Potency Variability in 503A Settings
A 2022 analysis of compounded hormone preparations by the Alliance for Pharmacy Compounding found potency ranges of 82% to 117% of labeled dose across randomly sampled 503A products 10. While this analysis covered multiple compounded hormones rather than enclomiphene specifically, the finding illustrates the variability risk when batch testing is not required. Prescribers directing patients to a 503B facility reduce that variability because cGMP requires finished-product testing with documented release specifications.
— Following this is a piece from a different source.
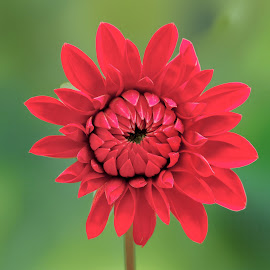 Deep red dahlia by Jim Downey - Flowers Single Flower ( red, green, dahlia, petals, flower )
Compounded vs Branded: A Direct Comparison Framework
Since no branded enclomiphene exists, this comparison addresses what a branded product would offer versus what the current compounded market provides, drawing on the regulatory and quality standards that would apply.
Pharmacokinetic Equivalence
A branded drug goes through bioavailability studies comparing its formulation with reference standards. Compounded preparations skip this step. For a drug like enclomiphene, where the therapeutic window appears relatively wide (12.5 mg to 25 mg covers the clinical range seen in trials), modest formulation differences are unlikely to produce treatment failure. Still, a man who achieves target testosterone on one compounded preparation may see different results if he switches suppliers, because excipient composition and capsule-fill density vary between pharmacies.
Pricing
Branded drugs carry the cost of clinical trials, FDA review, and patent protection. Had Androxal reached approval, the branded price would almost certainly have exceeded $150 to $200 per month based on comparable SERM pricing 11. Compounded enclomiphene at 12.5 to 25 mg daily typically runs $40 to $80 per month through a 503B facility, though prices vary by supplier and whether the preparation is part of a bundled telehealth subscription.
Lot-to-Lot Consistency
Branded manufacturers release each batch only after meeting pre-specified dissolution, potency, and sterility criteria documented in the NDA. 503B outsourcing facilities mirror this process under cGMP. 503A pharmacies do not face the same mandatory release-testing requirement, creating the main practical quality gap between facility types. Prescribers who specify a 503B source close most of that gap.
Insurance Coverage
No insurance plan covers a compounded drug that lacks an approved branded equivalent. Enclomiphene is therefore a cash-pay medication in all cases. Some flexible spending accounts (FSAs) and health savings accounts (HSAs) accept compounded prescriptions when accompanied by a Letter of Medical Necessity 12.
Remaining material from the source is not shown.